Winning only 14 and 11 victories in his first two KSU seasons, fans were not enchanted with Winter as there were signs of "Spring is here, Winter must go!" Winter would survive the storm, and over the next 13-year period from 1955-56 through 1967-68, K-State would win eight Big 7/8 titles, play in six NCAA Tournaments, and reach two Final Fours in 1958 and 1964.
Winter won using a "Triangle Offense" that if he didn't invent, he certainly refined. Calling Winter "always supporting and never berating," all-American Jack Parr said of the offense, "From a pure logistics standpoint, the ‘Triangle Offense' was based on spacing … players 15 feet apart, and the fact that everyone was involved. It was never geared to one player, and it was an offense that always had options with the defense determining which option you went to.
"I might have had a good night, but I would never hear anything from Tex," reflected Parr, a 20-point per game scorer. "He wasn't into individual accomplishments … it was all about how the team was doing."
Of Michael Jordan, Winter once said, "I'm not overly impressed with Michael Jordan.

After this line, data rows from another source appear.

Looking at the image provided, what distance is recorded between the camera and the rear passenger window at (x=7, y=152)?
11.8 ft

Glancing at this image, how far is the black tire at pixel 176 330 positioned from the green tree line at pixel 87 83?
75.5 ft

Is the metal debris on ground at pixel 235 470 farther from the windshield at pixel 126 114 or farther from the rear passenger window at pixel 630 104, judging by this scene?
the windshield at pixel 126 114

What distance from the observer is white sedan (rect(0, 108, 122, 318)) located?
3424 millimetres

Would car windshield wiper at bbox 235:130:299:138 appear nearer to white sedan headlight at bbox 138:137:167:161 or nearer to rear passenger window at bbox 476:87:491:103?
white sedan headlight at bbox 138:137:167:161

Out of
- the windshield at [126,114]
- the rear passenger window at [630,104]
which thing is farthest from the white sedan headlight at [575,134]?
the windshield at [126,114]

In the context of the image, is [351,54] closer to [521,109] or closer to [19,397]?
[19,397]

Impressed, but not overly impressed. There are still parts of his game that need work … fundamentals."
With Hall of Famer Bob Knight at Bramlage Coliseum on Tuesday when K-State honored Winter, the former Indiana and Texas Tech coach said of Winter, "Tex really, really likes the game of basketball. I appreciated that from the time I first knew him until today. And then on top of that, Tex was an outstanding basketball coach.''
Caring for his father in the first months after the stroke, Winter demonstrated little communicative skills, or desire to communicate.
Finally, Chris asked his father to diagram a play on a piece of paper.
"Out of nowhere, there it was … an offensive play drawn perfectly, completely understandable and legible enough for players to run it," said Winter's son. "I was really surprised … but then I wasn't surprised at all."
Another son, Russ, said of his father, "It may not always seem like it on the outside, but there's still a coach in there. He's always been a coach. He doesn't know how to do anything else."